The incision was performed in a straight line in 49.3% of patients and curved in the remaining 50.7%, with an average length of 16.7 ± 5.7 cm (median 15 cm), resulting in short incisions in 57.7% (13.0 ± 2.9 cm) and longer incisions in 42.2% (21.7 ± 4.8 cm). We recorded an average size of craniotomy of 31.4 ± 20.7 cm2 (median 27 cm2), resulting in 52.3% of smaller craniotomies (18.0 ± 6.6 cm2) and 47.7% of larger craniotomies (46.1 ± 20.9 cm2).

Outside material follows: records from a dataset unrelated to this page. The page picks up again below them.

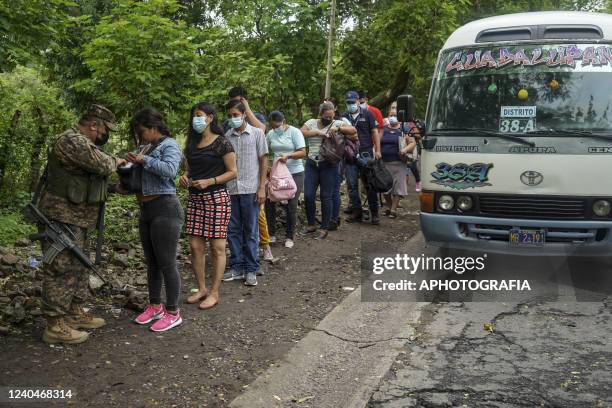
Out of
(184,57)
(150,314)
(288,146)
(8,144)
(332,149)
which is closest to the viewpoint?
(150,314)

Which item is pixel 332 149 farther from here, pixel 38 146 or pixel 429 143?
pixel 38 146

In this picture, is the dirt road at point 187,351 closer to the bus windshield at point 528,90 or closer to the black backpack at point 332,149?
the black backpack at point 332,149

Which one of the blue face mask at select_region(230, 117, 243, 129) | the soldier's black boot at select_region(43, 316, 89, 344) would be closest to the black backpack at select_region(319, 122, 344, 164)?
the blue face mask at select_region(230, 117, 243, 129)

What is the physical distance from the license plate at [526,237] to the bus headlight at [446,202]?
2.11ft

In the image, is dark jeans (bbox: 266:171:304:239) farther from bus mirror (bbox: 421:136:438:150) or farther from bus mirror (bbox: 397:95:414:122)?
bus mirror (bbox: 421:136:438:150)

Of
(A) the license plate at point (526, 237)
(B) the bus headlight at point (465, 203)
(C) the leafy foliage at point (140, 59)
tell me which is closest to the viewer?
(A) the license plate at point (526, 237)

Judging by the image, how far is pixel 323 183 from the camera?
8.48 m

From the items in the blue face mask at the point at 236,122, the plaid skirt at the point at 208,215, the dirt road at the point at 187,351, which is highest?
the blue face mask at the point at 236,122

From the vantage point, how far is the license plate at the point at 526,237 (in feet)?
20.2

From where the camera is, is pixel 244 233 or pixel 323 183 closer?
pixel 244 233

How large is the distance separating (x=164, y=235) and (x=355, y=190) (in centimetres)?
503

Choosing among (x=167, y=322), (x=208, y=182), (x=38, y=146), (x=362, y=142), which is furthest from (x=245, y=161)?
(x=38, y=146)

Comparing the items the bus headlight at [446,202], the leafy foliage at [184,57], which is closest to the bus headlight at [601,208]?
the bus headlight at [446,202]

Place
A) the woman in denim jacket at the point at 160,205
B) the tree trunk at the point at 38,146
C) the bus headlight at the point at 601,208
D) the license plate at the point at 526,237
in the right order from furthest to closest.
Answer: the tree trunk at the point at 38,146, the license plate at the point at 526,237, the bus headlight at the point at 601,208, the woman in denim jacket at the point at 160,205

Intraoperative ventricle opening occurred in 14% (n = 21); watertight closure with or without dural sealants was achieved in 77.3% (n = 116), non-watertight dural closure in 22.7% (n = 34).

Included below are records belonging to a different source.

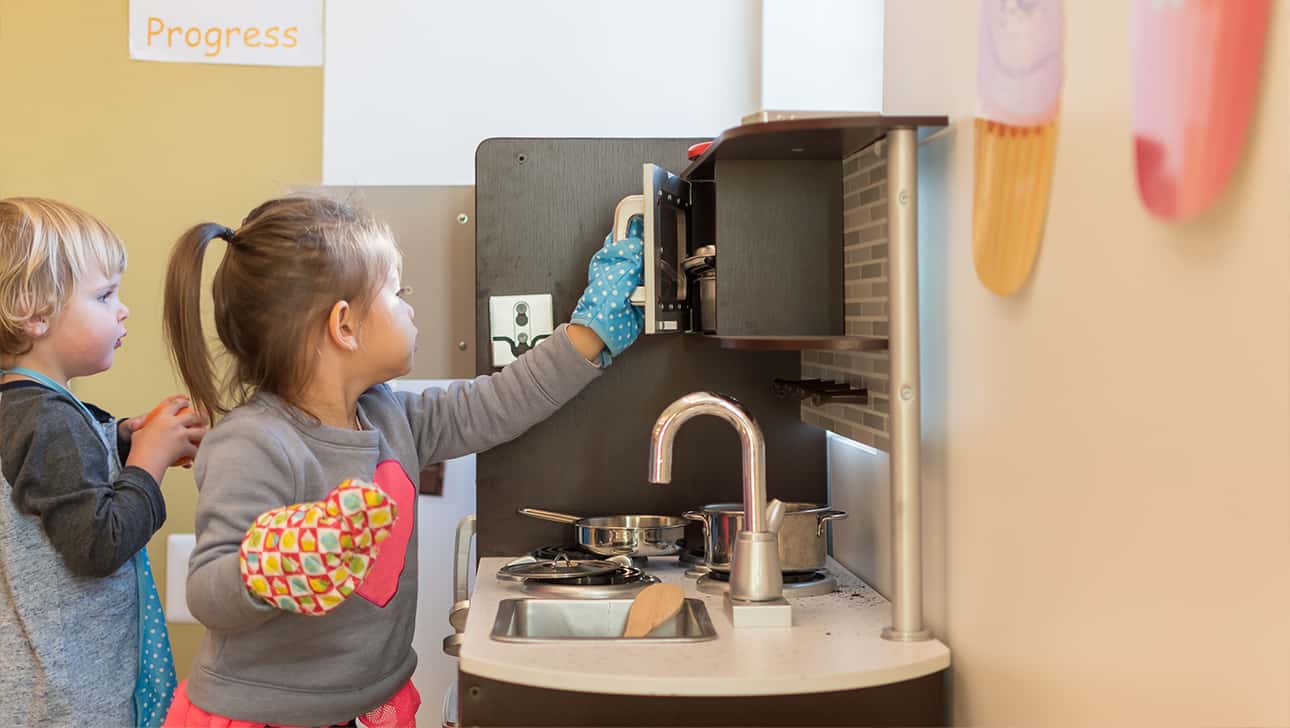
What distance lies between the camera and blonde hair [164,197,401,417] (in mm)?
1378

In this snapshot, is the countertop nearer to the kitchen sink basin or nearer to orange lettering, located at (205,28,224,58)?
the kitchen sink basin

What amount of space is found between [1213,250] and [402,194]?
1338mm

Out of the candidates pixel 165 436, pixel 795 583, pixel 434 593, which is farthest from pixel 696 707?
pixel 434 593

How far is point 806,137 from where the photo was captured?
123cm

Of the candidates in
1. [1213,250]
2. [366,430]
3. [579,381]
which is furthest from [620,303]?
[1213,250]

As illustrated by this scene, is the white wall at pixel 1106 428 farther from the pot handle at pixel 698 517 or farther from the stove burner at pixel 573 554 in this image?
the stove burner at pixel 573 554

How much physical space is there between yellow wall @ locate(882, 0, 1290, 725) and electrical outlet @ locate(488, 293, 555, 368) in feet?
1.93

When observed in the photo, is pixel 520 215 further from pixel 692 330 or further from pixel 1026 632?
pixel 1026 632

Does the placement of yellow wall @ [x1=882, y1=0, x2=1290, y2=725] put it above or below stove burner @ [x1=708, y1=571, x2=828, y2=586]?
above

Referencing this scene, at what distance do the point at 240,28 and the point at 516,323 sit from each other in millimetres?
963

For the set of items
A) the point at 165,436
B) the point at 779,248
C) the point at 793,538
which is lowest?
the point at 793,538

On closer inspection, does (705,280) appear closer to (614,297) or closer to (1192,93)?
(614,297)

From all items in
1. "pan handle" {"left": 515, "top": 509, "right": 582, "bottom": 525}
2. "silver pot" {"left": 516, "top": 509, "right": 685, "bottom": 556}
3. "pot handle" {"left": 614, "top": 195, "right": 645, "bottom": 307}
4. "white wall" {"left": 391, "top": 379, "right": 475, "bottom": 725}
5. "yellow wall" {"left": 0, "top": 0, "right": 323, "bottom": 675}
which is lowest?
"white wall" {"left": 391, "top": 379, "right": 475, "bottom": 725}

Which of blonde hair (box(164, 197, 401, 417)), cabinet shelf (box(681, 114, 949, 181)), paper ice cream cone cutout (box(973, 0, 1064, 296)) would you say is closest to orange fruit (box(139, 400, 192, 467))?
blonde hair (box(164, 197, 401, 417))
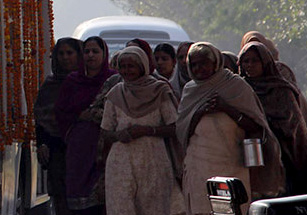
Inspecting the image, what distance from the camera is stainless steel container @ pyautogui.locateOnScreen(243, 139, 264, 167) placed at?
7234mm

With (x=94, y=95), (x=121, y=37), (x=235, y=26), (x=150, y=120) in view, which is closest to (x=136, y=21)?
(x=121, y=37)

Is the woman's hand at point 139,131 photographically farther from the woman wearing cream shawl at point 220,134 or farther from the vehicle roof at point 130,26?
the vehicle roof at point 130,26

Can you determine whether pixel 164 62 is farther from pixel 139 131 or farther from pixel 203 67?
pixel 203 67

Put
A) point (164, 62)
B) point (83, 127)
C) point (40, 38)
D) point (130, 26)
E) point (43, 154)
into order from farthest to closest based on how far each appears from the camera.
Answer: point (130, 26) → point (40, 38) → point (164, 62) → point (43, 154) → point (83, 127)

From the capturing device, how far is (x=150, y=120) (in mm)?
8320

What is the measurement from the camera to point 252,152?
7.22m

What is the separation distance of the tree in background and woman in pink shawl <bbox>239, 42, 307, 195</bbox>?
2245 centimetres

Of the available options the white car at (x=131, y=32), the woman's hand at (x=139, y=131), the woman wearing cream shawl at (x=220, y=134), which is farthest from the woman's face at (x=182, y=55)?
the white car at (x=131, y=32)

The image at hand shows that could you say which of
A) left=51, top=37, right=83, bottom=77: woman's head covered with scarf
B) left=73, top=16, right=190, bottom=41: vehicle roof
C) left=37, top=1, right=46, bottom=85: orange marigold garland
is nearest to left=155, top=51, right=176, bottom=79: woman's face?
left=51, top=37, right=83, bottom=77: woman's head covered with scarf

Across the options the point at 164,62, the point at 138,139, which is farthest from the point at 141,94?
the point at 164,62

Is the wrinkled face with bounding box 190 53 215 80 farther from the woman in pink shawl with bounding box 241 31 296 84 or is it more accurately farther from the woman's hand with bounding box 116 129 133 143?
the woman in pink shawl with bounding box 241 31 296 84

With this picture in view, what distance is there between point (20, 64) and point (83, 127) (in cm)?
132

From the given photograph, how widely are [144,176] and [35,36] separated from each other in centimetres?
357

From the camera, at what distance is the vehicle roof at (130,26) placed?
1733 cm
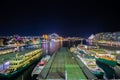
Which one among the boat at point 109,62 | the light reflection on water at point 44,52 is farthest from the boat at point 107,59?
the light reflection on water at point 44,52

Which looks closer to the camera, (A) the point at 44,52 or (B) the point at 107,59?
(B) the point at 107,59

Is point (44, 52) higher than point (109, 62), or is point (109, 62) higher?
point (44, 52)

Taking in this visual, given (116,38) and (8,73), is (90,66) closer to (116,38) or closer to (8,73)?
(8,73)

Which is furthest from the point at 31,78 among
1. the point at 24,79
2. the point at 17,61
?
the point at 17,61

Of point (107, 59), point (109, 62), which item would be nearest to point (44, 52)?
point (107, 59)

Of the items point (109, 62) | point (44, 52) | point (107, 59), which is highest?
point (44, 52)

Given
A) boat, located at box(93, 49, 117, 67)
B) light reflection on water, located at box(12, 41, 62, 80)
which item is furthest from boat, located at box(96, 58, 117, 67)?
light reflection on water, located at box(12, 41, 62, 80)

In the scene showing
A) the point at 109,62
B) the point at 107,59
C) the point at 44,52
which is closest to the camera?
the point at 109,62

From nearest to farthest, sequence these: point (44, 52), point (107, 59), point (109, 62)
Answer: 1. point (109, 62)
2. point (107, 59)
3. point (44, 52)

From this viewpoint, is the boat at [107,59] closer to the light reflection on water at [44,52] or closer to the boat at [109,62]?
the boat at [109,62]

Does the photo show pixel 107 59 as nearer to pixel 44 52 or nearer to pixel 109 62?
pixel 109 62

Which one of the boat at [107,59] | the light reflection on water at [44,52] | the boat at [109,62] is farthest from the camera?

The majority of skin closures was performed using staples (70%), and tendentially more often in cases with longer skin incisions (p = 0.069), but not with larger craniotomies (p = 0.383). Compressive dressing was used in 33.3% of cases and did not depend on the length of incision or the size of the craniotomy (p = 0.889, p = 0.274, data not shown).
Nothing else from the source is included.